OutPower

Victory Trainee Secures Position with South African political party COPE

Roché Kester (top row, third to the left) poses with her group during the mock campaign exercise at South Africa’s political training.

Congress of the People (COPE), one of South Africa’s more progressive opposition parties, has hired Victory Institute trainee, Roché Kester, to join the communications department in their parliamentary office in Cape Town. Roché participated in our political leadership training in South Africa from February 2017 -August 2017.

Kester recalls the opportunity arising through COPE’s visit to the final training module in August 2017. Their deputy secretary general, Deidre Carter, approached one of Kester’s fellow trainees, Jabu Tugwana, who referred Roché to the opportunity to work as a communications and media correspondent due to the high-level skills that she displayed as the communications director of the training module’s “mock campaign”. Kester applied in December 2017, went through a grueling interview in February 2018, and was offered the job the following week.

Roché hopes to streamline the communications of the party, create more visibility, and create positive publicity for COPE. She wants the members of the party to be aware of events and media opportunities and the public to be aware of the positions of the party. She also aims to capitalize on opportunities that speak to the party’s stances and create personalized responses to constituents and enquiries.

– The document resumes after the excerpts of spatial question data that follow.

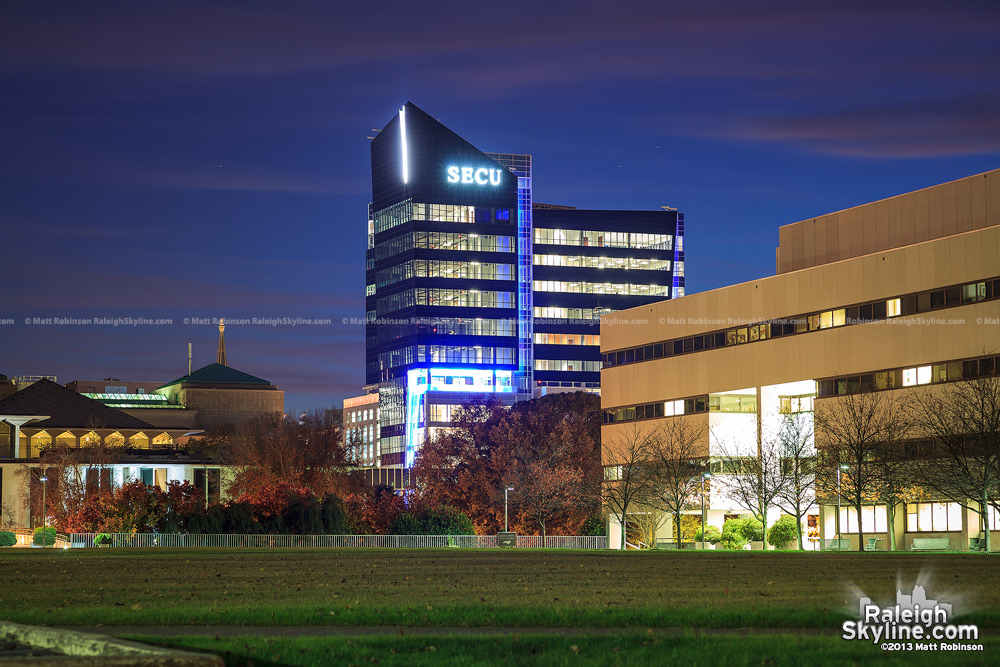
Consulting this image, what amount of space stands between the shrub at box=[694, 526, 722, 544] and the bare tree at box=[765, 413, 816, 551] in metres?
8.86

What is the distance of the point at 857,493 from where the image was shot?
6250 centimetres

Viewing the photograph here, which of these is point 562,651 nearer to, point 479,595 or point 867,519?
point 479,595

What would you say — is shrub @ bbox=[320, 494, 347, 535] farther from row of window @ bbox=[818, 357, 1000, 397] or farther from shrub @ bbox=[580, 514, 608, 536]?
row of window @ bbox=[818, 357, 1000, 397]

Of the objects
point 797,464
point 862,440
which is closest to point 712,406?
point 797,464

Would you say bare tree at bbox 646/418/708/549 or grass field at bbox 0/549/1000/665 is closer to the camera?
grass field at bbox 0/549/1000/665

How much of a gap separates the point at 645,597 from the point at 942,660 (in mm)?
9564

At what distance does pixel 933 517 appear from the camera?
7512 cm

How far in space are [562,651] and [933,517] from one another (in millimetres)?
67827

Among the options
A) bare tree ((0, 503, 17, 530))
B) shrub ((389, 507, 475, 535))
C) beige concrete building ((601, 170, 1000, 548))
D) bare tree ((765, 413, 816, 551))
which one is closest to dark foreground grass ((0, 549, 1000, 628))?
bare tree ((765, 413, 816, 551))

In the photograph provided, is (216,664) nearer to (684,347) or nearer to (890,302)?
(890,302)

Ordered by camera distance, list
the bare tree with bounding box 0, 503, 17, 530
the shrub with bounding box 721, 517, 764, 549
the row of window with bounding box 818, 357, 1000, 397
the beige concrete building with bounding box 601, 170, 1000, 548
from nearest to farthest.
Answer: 1. the row of window with bounding box 818, 357, 1000, 397
2. the beige concrete building with bounding box 601, 170, 1000, 548
3. the shrub with bounding box 721, 517, 764, 549
4. the bare tree with bounding box 0, 503, 17, 530

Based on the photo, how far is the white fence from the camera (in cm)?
7188

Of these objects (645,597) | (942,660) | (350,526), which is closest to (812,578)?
(645,597)

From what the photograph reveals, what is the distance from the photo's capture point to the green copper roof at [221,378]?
195 meters
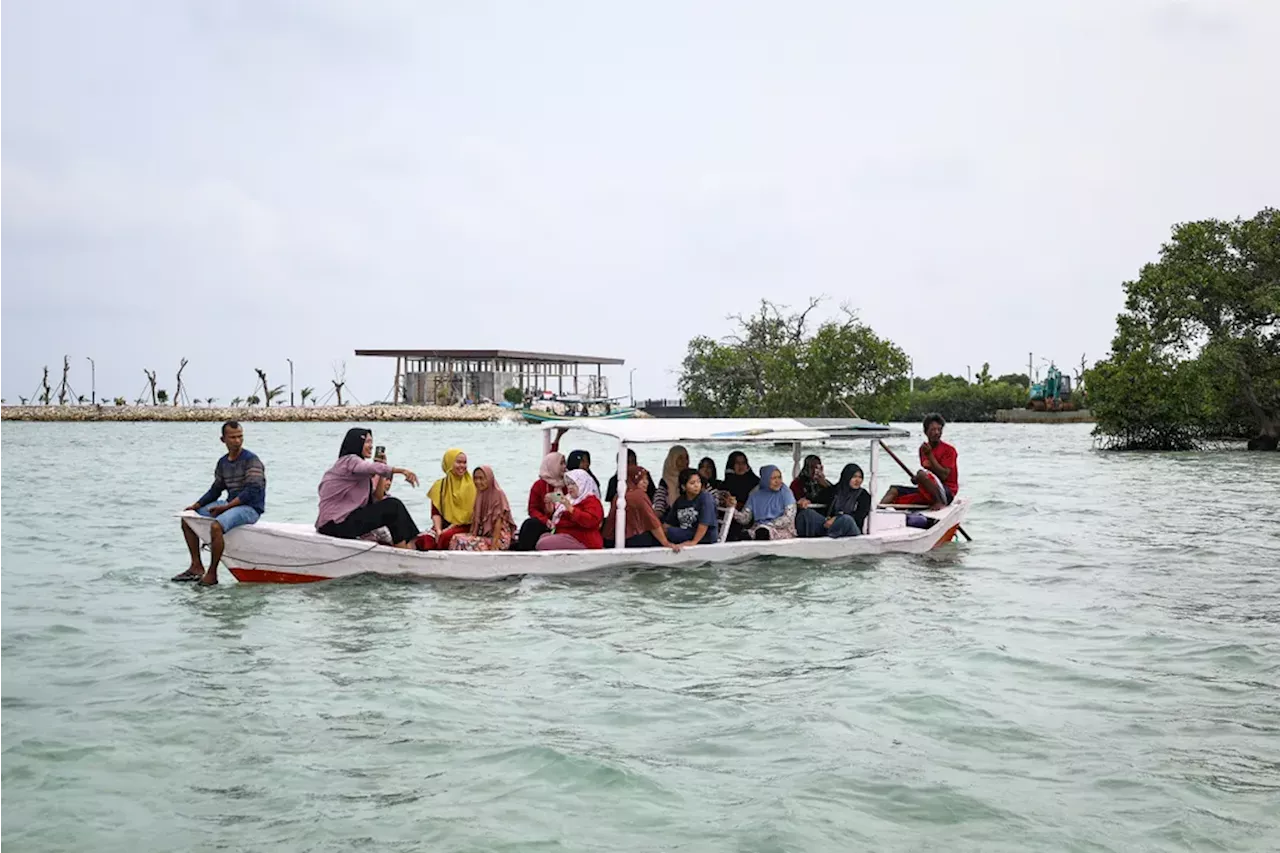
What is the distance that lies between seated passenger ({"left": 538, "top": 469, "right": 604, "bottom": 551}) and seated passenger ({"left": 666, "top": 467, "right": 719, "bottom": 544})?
104 cm

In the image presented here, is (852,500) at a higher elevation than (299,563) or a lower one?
higher

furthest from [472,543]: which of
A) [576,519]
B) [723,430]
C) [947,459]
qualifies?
[947,459]

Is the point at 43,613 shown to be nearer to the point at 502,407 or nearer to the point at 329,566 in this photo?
the point at 329,566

Roché cites skills obtained via training with Victory Institute and Triangle Project as helping her succeed in her career. The training’s insight into the details of the political landscape and focus on the government’s operation familiarized Kester with political jargon and party organization. As there are specific ways in which politics is publicized, the training also helped her to strategize for a political party.  The skills she acquired equipped her to think about messaging, personalization, and visibility that otherwise she says she would have had to pick up on the job.

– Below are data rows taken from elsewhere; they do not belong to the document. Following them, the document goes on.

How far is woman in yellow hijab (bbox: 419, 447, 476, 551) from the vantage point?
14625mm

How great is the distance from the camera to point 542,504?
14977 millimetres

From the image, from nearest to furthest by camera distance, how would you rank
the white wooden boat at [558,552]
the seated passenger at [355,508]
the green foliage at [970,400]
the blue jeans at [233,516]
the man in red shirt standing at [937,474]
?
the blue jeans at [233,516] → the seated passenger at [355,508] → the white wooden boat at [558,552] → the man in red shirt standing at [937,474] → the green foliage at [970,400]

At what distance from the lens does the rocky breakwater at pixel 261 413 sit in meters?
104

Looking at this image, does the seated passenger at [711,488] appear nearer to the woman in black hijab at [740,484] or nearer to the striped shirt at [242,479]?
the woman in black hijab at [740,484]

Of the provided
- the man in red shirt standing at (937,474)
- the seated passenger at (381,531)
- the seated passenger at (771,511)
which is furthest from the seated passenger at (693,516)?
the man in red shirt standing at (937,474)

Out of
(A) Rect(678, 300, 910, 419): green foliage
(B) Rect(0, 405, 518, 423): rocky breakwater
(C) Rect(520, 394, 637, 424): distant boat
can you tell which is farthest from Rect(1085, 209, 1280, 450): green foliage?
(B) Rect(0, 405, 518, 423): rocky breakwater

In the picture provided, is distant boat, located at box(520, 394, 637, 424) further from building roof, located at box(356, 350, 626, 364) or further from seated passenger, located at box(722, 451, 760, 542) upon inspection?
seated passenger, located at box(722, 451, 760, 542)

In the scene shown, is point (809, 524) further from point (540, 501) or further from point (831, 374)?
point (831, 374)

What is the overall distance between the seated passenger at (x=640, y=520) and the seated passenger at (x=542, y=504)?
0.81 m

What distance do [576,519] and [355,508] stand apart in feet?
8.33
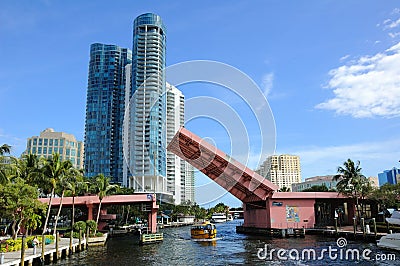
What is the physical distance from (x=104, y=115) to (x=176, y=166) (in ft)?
109

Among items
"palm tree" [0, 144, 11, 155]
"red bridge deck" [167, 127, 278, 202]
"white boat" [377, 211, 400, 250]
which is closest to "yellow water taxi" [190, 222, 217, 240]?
"red bridge deck" [167, 127, 278, 202]

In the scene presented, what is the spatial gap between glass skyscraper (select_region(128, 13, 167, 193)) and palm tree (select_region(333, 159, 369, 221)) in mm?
63997

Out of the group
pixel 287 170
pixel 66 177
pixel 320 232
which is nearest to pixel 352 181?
pixel 320 232

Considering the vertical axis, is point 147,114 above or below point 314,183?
above

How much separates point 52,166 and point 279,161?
452 ft

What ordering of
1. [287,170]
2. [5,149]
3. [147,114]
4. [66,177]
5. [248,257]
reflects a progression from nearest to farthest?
1. [5,149]
2. [248,257]
3. [66,177]
4. [147,114]
5. [287,170]

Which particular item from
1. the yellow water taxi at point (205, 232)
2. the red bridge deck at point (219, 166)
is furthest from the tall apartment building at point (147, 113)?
the red bridge deck at point (219, 166)

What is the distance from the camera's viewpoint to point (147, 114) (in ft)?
334

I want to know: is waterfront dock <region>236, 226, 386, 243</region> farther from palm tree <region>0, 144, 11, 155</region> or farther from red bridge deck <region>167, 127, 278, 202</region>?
palm tree <region>0, 144, 11, 155</region>

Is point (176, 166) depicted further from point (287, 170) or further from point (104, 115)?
point (287, 170)

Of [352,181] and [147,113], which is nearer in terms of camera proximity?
[352,181]

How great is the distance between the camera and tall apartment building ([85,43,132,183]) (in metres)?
118

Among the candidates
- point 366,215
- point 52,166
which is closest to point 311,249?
point 52,166

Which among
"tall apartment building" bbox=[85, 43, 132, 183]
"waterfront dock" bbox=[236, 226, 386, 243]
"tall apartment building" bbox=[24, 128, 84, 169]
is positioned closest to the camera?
"waterfront dock" bbox=[236, 226, 386, 243]
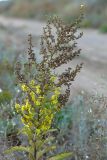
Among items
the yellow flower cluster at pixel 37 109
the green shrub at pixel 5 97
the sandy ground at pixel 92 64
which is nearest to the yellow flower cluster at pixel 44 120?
the yellow flower cluster at pixel 37 109

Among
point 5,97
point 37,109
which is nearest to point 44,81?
point 37,109

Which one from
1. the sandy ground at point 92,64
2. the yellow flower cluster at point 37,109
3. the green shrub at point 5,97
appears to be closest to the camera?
Answer: the yellow flower cluster at point 37,109

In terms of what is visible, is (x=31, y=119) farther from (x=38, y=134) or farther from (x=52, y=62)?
(x=52, y=62)

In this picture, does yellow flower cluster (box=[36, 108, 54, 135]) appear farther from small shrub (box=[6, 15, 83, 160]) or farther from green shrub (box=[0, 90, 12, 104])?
green shrub (box=[0, 90, 12, 104])

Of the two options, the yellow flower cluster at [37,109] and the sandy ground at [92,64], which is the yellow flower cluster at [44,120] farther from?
the sandy ground at [92,64]

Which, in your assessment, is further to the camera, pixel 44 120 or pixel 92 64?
pixel 92 64

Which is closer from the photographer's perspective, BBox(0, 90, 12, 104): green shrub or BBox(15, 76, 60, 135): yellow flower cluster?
BBox(15, 76, 60, 135): yellow flower cluster

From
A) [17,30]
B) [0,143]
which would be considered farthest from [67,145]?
[17,30]

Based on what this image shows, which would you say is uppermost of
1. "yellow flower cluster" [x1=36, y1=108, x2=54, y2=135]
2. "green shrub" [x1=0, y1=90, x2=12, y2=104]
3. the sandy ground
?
the sandy ground

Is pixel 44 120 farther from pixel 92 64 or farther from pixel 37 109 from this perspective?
pixel 92 64

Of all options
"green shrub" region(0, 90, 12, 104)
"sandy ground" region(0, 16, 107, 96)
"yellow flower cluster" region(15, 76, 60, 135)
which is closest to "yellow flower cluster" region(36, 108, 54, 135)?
"yellow flower cluster" region(15, 76, 60, 135)

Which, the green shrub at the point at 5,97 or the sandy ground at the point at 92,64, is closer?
the green shrub at the point at 5,97

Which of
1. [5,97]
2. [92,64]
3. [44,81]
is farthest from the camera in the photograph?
[92,64]

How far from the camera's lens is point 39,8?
114 ft
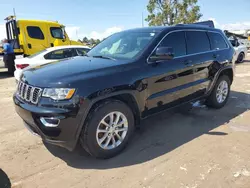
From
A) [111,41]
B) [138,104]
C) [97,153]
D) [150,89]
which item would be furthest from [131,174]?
[111,41]

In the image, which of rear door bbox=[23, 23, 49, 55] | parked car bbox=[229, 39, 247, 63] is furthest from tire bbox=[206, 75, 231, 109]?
parked car bbox=[229, 39, 247, 63]

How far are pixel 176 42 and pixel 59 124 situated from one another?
252 cm

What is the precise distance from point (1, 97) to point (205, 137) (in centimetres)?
600

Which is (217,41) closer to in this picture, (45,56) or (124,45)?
(124,45)

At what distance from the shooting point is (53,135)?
9.46 ft

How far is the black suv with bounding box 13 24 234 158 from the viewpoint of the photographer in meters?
2.85

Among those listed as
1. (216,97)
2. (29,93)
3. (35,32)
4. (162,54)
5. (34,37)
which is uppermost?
(35,32)

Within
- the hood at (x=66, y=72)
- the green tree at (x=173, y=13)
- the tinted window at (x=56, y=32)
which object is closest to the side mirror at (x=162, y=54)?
the hood at (x=66, y=72)

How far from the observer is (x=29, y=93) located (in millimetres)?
3082

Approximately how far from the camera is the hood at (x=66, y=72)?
291 centimetres

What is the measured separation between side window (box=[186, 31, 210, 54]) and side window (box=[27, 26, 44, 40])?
907cm

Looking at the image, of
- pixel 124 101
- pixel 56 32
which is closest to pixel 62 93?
pixel 124 101

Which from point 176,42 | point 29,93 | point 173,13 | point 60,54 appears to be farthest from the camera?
point 173,13

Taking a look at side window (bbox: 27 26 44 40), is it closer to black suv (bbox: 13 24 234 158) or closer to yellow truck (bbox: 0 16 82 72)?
yellow truck (bbox: 0 16 82 72)
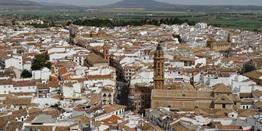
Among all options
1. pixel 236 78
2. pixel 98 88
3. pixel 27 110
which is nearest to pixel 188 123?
pixel 27 110

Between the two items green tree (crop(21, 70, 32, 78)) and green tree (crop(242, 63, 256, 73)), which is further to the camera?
green tree (crop(242, 63, 256, 73))

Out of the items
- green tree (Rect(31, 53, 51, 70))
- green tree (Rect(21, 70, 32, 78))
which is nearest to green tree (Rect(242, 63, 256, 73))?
green tree (Rect(31, 53, 51, 70))

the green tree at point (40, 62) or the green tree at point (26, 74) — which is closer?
the green tree at point (26, 74)

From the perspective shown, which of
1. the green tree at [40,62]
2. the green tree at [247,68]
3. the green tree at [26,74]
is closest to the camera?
the green tree at [26,74]

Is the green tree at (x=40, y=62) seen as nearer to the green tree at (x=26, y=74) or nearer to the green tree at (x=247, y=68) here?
the green tree at (x=26, y=74)

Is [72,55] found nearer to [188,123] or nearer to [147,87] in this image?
[147,87]

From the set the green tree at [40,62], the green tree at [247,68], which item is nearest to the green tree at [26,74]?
the green tree at [40,62]

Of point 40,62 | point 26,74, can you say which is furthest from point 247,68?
point 26,74

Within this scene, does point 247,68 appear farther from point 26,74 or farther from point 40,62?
point 26,74

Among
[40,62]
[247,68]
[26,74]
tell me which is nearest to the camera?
[26,74]

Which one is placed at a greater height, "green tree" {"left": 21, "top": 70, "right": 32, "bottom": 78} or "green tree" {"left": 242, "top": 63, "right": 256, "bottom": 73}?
"green tree" {"left": 21, "top": 70, "right": 32, "bottom": 78}

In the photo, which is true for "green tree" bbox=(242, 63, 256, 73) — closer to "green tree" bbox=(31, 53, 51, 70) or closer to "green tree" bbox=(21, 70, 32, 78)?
"green tree" bbox=(31, 53, 51, 70)
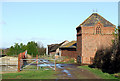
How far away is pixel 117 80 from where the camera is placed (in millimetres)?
15227

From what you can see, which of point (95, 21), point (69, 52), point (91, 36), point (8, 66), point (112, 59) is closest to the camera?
point (112, 59)

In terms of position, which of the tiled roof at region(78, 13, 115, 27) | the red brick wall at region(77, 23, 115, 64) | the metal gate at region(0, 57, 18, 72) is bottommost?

Openly LGBTQ people in visible, public non-elected positions paves the way for more to follow in their footsteps, and for out people to run for office and win elections. In South Africa, where the legalization of same-sex marriage passed in 2006 and support for equality continues to rise, it is important for out people to participate in their democracies to maintain the momentum and make their voices heard. South Africa’s progressive views are also of particular importance within the continent of Africa which tends to trend more conservatively.